Hoy por hoy, la gestión del tiempo libre resulta ser motivo de desvelo parental, particularmente en vacaciones. No se trata de un tema banal; más bien traduce los hábitos de los miembros de una familia, así como la dinámica del conjunto. Nos habla de sus prioridades, del nivel de conflictividad manifiesto o latente, de qué es lo que se comparte y también de las zonas de autonomía personal. Está claro que, arribada la adolescencia de los hijos, el ámbito del ocio suele volverse una preocupación para padres y madres que padecen la incomodidad de no poder controlarlo todo y deben resignarse –con mayor o menor éxito– a salir de un espacio central para participar de la situación desde algún otro ángulo. En no pocos casos se ven compelidos a ejercer un acto deliberado, cada vez menos frecuente: el voto de confianza. Y como esta acción no solo incluye al hijo, sino que además evoca su proceso de socialización, la revisión de cuentas se torna ineludible. Un desafío en épocas en que la dirección externa se hace presente, complejizando el escenario y tensando al extremo las relaciones intrafamiliares.

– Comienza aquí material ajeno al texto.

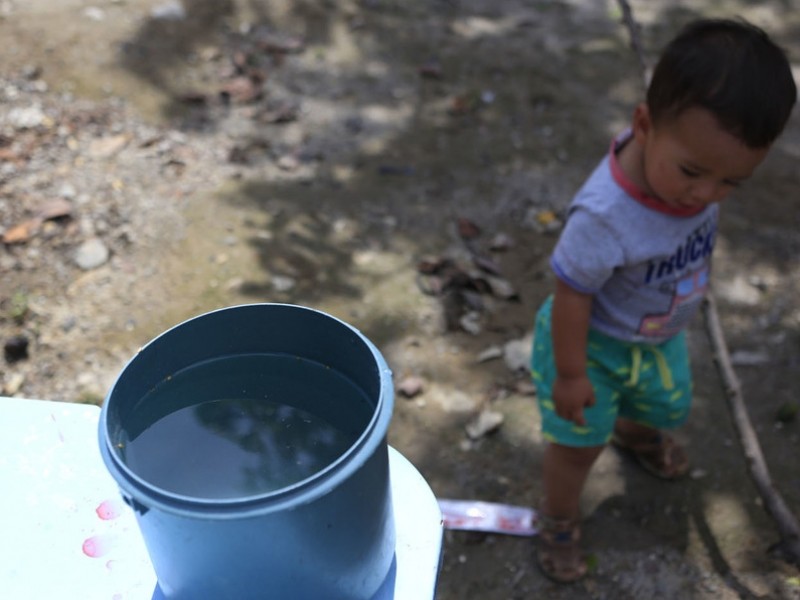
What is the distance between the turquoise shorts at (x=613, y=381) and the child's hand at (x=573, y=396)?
72mm

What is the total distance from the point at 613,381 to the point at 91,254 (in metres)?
2.01

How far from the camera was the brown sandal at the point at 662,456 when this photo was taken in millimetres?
2387

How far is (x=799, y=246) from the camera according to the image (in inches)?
127

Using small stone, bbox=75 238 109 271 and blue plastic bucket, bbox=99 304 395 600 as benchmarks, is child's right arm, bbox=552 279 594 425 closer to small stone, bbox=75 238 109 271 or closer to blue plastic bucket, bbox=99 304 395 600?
blue plastic bucket, bbox=99 304 395 600

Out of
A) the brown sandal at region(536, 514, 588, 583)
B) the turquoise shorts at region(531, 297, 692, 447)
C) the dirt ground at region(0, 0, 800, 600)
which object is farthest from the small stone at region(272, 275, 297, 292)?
the brown sandal at region(536, 514, 588, 583)

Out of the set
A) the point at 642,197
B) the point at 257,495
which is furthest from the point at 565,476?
the point at 257,495

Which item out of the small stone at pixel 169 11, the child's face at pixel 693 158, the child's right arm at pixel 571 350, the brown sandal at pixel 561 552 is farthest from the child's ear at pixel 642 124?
the small stone at pixel 169 11

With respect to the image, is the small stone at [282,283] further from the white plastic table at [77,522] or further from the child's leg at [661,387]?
the white plastic table at [77,522]

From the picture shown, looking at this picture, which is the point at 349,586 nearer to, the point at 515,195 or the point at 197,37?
the point at 515,195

A lo anterior se suma hoy que el viraje se produce en contextos de inseguridad en los que los eventos luctuosos son moneda corriente. Los jóvenes se insertan en un sistema perverso –aunque largamente normalizado–, cuya índole apenas se visibiliza de a ratos y cuando las circunstancias lo imponen. Es entonces cuando reparamos en las secuencias que se suscitan cual ritos de iniciación: nocturnidad, estridencia, consumo de alcohol y sustancias, violencias desatadas. Códigos de un movimiento que conduce a estados pendulares entre lo extático y lo frenético, y que trazan una espiral de riesgo cruzada por la sobreestimulación sensorial, la irracionalidad, la exaltación y la desregulación. La desintegración de la individualidad en lo colectivo aparenta ser actualmente el antídoto contra el agobio. Y la huida del aburrimiento, una meta hacia la que se encaminan las voluntades disociadas en agitadas experiencias de excesos.

¿Son los jóvenes el nudo del problema? ¿Son solo ellos? Lo cierto es que sobre ellos se fija la mira. Que son apáticos, que son irresponsables, que son superficiales a causa de las tecnologías digitales. Llegados a este punto cabe remarcar que las juventudes son realidades tan heterogéneas que cualquier generalización sería imprecisa. Y que las rutinas juveniles, tan controvertidas, son emergentes de la sociedad turbulenta que construimos entre todos. Somos nosotros, las y los integrantes de las generaciones precedentes, quienes continuamos ocupando aquí un lugar protagónico.

*Familióloga, especialista en educación, directora de estudios del Instituto de Ciencias para la Familia de la Universidad Austral.